TASK TO CARRY OUT >>
Return the CNS depressants text below in full, word for word.

DOCUMENT SEGMENT >>

+ + + + + + +

CNS Depressants Classifications







CNS Depressants

CNS depressants (e.g., tranquilizers, sedatives) are medications that slow normal brain function. In higher doses, some CNS depressants can be used as general anesthetics or pre-anesthetics.

CNS depressants can be divided into three groups, based on their chemistry and pharmacology:
Barbiturates, such as mephobarbital (Mebaral) and sodium pentobarbital (Nembutal), are used as pre-anesthetics, promoting sleep.
Benzodiazepines, such as diazepam (Valium), alprazolam (Xanax), and estazolam (ProSom), can be prescribed to treat anxiety, acute stress reactions, panic attacks, convulsions, and sleep disorders. For the latter, benzodiazepines are usually prescribed only for short-term relief of sleep problems because of the development of tolerance and risk of addiction.

+ + + + + + +

DATA RECORDS >>
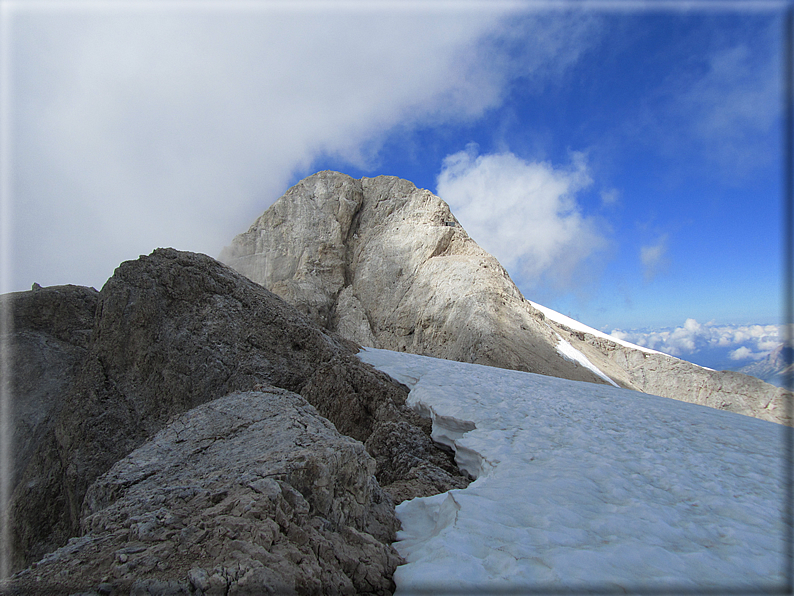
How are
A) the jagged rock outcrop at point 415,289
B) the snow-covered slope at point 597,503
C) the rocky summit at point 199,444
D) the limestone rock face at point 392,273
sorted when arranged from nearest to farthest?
the rocky summit at point 199,444 < the snow-covered slope at point 597,503 < the jagged rock outcrop at point 415,289 < the limestone rock face at point 392,273

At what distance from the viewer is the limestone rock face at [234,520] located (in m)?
2.22

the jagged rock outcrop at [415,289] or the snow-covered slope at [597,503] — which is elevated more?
the jagged rock outcrop at [415,289]

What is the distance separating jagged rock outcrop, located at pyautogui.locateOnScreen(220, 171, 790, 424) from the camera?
2119 centimetres

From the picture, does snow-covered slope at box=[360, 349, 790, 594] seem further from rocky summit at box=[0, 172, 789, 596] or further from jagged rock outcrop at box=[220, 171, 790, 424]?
jagged rock outcrop at box=[220, 171, 790, 424]

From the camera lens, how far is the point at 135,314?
754 centimetres

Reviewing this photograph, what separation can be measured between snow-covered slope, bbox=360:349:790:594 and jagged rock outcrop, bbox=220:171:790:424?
12765mm

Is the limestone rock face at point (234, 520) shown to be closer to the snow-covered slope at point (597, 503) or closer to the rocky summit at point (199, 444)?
the rocky summit at point (199, 444)

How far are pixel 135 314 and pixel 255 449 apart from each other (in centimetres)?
537

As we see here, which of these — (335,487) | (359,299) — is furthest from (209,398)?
(359,299)

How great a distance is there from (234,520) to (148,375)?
5.93 metres

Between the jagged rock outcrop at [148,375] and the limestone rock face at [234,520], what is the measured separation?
97.5 inches

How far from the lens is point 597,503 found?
404cm

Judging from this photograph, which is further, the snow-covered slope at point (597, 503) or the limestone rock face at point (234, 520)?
the snow-covered slope at point (597, 503)

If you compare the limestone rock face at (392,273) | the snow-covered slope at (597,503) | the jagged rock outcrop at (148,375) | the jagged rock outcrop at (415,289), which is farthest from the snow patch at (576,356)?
the jagged rock outcrop at (148,375)
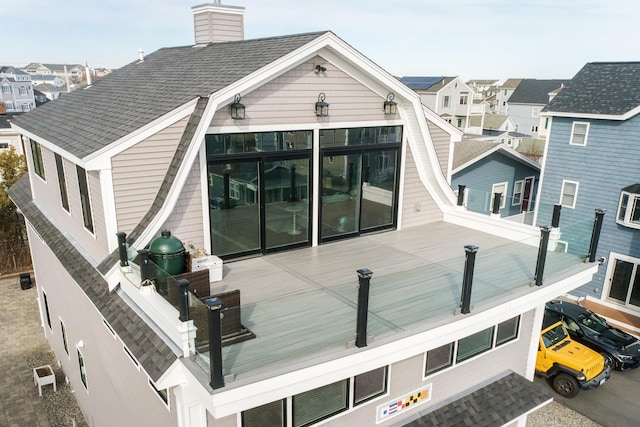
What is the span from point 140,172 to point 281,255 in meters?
2.99

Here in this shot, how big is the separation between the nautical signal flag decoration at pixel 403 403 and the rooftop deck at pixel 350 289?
2076 mm

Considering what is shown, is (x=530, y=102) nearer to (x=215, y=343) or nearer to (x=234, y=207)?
(x=234, y=207)

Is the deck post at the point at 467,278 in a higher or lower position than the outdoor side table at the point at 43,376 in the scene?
higher

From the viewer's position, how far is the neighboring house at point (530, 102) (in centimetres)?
6273

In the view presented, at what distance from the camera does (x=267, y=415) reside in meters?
6.14

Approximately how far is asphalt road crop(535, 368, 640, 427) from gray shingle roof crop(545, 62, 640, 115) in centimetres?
964

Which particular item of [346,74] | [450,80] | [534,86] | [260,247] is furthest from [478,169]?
[534,86]

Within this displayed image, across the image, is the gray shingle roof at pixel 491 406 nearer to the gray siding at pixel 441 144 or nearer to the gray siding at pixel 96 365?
the gray siding at pixel 96 365

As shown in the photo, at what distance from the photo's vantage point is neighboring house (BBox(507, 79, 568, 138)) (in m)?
62.7

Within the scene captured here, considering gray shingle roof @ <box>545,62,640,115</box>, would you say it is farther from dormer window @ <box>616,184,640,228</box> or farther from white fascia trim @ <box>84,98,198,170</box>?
white fascia trim @ <box>84,98,198,170</box>

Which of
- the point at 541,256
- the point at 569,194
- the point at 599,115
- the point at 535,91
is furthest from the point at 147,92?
the point at 535,91

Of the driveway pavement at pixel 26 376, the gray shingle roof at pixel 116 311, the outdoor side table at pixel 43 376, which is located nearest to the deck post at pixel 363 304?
the gray shingle roof at pixel 116 311

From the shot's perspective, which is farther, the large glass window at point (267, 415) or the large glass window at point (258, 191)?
the large glass window at point (258, 191)

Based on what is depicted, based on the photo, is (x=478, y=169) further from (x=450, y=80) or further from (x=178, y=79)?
(x=450, y=80)
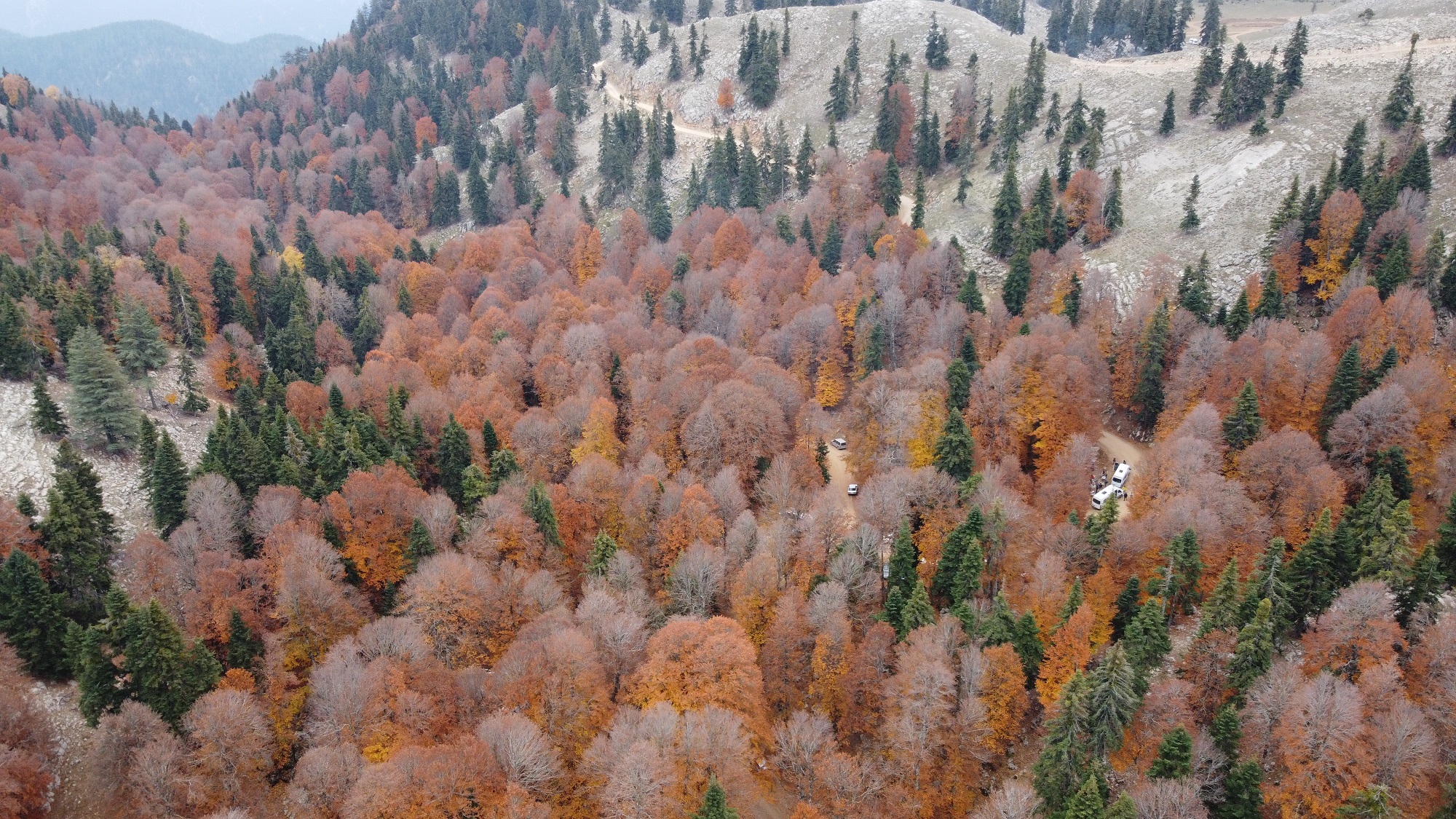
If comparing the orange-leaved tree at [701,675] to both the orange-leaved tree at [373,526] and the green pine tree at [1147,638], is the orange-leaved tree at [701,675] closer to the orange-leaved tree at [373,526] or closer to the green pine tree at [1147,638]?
the green pine tree at [1147,638]

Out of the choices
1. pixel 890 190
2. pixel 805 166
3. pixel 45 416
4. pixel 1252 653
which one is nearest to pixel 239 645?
pixel 45 416

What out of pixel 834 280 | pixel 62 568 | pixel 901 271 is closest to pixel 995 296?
pixel 901 271

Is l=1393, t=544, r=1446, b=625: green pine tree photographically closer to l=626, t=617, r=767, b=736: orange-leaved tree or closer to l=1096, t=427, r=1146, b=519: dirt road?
l=1096, t=427, r=1146, b=519: dirt road

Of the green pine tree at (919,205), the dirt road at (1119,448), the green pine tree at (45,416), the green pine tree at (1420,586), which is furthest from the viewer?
the green pine tree at (919,205)

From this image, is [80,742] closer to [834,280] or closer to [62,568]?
[62,568]

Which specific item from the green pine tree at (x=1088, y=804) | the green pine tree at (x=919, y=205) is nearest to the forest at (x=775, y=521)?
Result: the green pine tree at (x=919, y=205)
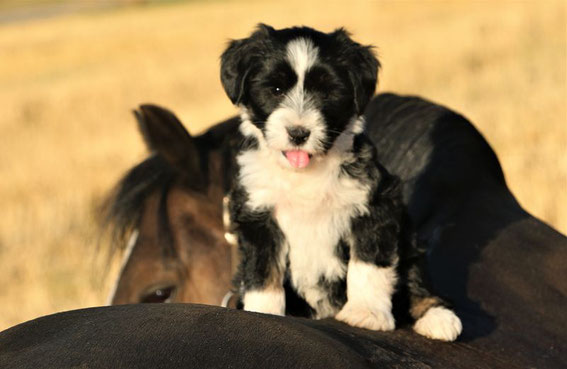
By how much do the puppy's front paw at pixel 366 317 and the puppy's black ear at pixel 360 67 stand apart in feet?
2.13

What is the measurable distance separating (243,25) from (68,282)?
868 inches

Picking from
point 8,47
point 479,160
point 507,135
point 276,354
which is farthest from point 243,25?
point 276,354

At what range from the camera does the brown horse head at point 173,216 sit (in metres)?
4.68

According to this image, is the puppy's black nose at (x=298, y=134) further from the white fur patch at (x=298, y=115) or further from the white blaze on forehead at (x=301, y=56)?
the white blaze on forehead at (x=301, y=56)

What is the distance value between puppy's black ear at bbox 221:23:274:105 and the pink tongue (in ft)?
0.99

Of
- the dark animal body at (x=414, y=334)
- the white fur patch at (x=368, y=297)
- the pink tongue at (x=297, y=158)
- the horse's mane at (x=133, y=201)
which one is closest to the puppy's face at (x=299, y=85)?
the pink tongue at (x=297, y=158)

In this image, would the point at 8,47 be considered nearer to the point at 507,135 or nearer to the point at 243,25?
the point at 243,25

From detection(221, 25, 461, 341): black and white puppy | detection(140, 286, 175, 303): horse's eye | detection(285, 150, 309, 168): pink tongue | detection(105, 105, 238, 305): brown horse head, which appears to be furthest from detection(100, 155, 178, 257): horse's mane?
detection(285, 150, 309, 168): pink tongue

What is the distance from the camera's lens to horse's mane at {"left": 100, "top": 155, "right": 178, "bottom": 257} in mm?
4914

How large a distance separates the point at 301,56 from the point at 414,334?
1.00 m

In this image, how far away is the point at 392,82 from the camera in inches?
632

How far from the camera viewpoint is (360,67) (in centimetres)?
345

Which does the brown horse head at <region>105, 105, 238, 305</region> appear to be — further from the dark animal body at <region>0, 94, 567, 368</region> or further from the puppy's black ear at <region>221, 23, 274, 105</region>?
the puppy's black ear at <region>221, 23, 274, 105</region>

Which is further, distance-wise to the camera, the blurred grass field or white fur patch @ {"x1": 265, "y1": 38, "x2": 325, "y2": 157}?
the blurred grass field
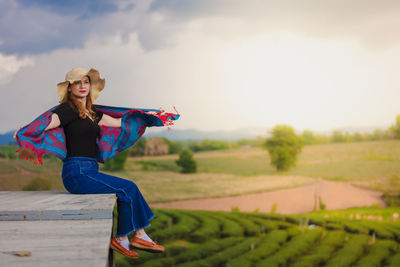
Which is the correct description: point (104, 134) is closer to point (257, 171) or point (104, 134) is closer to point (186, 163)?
point (186, 163)

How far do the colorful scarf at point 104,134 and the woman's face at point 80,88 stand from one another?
1.00 feet

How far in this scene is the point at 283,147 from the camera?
12.1 m

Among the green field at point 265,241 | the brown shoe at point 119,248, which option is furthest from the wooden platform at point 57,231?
the green field at point 265,241

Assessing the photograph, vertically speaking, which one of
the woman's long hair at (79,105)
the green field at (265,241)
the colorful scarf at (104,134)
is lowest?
the green field at (265,241)

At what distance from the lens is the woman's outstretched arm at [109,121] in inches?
153

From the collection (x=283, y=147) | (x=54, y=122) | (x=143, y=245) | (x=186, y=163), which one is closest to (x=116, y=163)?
(x=186, y=163)

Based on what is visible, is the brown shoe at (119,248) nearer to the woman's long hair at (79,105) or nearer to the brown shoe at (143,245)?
the brown shoe at (143,245)

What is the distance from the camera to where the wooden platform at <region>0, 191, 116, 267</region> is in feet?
6.39

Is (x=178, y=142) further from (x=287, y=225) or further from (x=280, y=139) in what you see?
(x=287, y=225)

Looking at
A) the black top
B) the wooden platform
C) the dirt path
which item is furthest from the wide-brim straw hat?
the dirt path

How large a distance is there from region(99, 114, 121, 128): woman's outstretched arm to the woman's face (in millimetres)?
338

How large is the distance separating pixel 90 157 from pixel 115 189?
0.53 m

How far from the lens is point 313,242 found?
7.13m

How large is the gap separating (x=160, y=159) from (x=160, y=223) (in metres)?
4.24
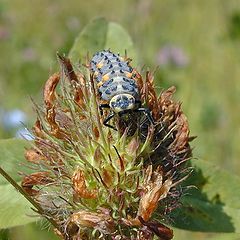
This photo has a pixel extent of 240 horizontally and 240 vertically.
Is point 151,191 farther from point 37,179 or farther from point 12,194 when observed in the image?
point 12,194

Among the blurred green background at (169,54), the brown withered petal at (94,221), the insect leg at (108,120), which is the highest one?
the blurred green background at (169,54)

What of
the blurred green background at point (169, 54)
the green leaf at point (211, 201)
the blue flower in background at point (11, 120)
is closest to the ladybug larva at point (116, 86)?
the green leaf at point (211, 201)

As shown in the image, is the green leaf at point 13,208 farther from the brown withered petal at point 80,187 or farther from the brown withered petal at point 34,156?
the brown withered petal at point 80,187

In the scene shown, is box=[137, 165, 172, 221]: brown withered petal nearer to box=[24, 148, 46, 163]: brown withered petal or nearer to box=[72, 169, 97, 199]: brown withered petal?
box=[72, 169, 97, 199]: brown withered petal

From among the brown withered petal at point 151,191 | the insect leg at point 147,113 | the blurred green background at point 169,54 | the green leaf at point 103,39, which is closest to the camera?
the brown withered petal at point 151,191

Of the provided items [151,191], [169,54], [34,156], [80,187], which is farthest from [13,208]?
[169,54]

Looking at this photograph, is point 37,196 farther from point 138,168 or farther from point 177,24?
point 177,24

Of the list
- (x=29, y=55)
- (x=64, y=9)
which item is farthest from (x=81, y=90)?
(x=64, y=9)
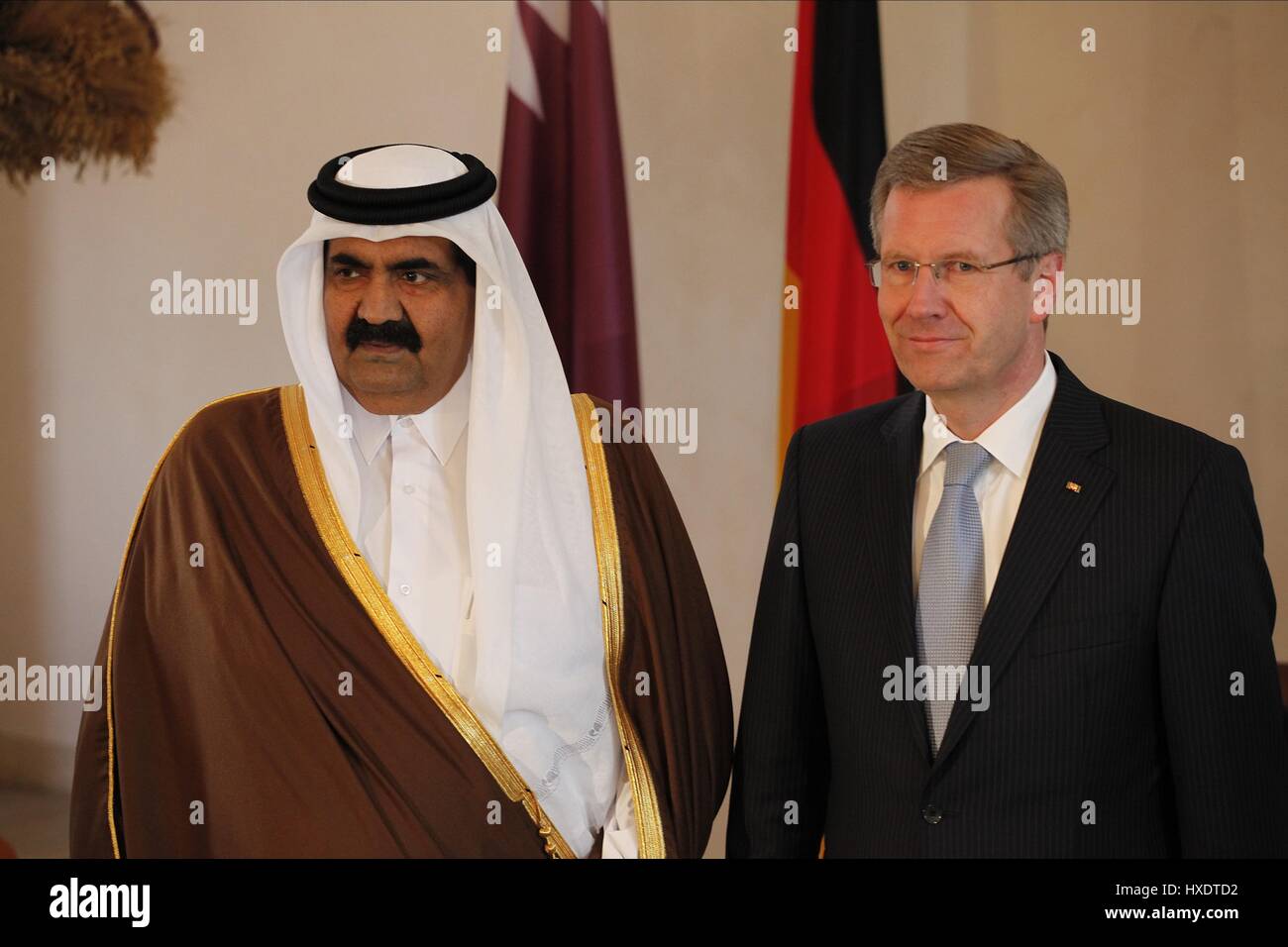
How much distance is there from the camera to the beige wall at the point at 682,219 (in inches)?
109

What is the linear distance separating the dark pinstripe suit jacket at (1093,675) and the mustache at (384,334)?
31.4 inches

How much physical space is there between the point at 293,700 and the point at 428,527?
0.36m

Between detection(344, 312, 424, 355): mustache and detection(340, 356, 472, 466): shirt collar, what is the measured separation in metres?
0.11

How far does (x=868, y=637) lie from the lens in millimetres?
1909

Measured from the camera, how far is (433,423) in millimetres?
2207

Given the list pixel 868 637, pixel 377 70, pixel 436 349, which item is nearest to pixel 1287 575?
pixel 868 637

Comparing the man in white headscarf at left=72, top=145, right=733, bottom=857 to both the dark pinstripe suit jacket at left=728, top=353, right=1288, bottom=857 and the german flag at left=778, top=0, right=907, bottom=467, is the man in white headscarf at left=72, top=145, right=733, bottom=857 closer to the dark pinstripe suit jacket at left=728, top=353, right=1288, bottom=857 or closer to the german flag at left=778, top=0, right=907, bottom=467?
the dark pinstripe suit jacket at left=728, top=353, right=1288, bottom=857

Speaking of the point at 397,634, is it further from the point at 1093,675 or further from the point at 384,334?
the point at 1093,675

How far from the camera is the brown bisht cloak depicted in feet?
6.73

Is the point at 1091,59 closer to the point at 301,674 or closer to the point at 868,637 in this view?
the point at 868,637

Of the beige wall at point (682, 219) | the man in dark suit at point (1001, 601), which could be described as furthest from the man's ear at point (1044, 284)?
the beige wall at point (682, 219)

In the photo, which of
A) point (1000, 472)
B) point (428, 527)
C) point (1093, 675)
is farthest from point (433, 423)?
point (1093, 675)

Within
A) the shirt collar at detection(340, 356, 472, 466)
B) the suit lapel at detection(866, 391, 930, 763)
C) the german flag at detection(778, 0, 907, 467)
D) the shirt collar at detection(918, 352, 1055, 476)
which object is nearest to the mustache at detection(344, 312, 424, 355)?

+ + + + + + +

ANSWER BELOW >>
CNS Depressants Classifications







CNS Depressants

CNS depressants (e.g., tranquilizers, sedatives) are medications that slow normal brain function. In higher doses, some CNS depressants can be used as general anesthetics or pre-anesthetics.

CNS depressants can be divided into three groups, based on their chemistry and pharmacology:
Barbiturates, such as mephobarbital (Mebaral) and sodium pentobarbital (Nembutal), are used as pre-anesthetics, promoting sleep.
Benzodiazepines, such as diazepam (Valium), alprazolam (Xanax), and estazolam (ProSom), can be prescribed to treat anxiety, acute stress reactions, panic attacks, convulsions, and sleep disorders. For the latter, benzodiazepines are usually prescribed only for short-term relief of sleep problems because of the development of tolerance and risk of addiction.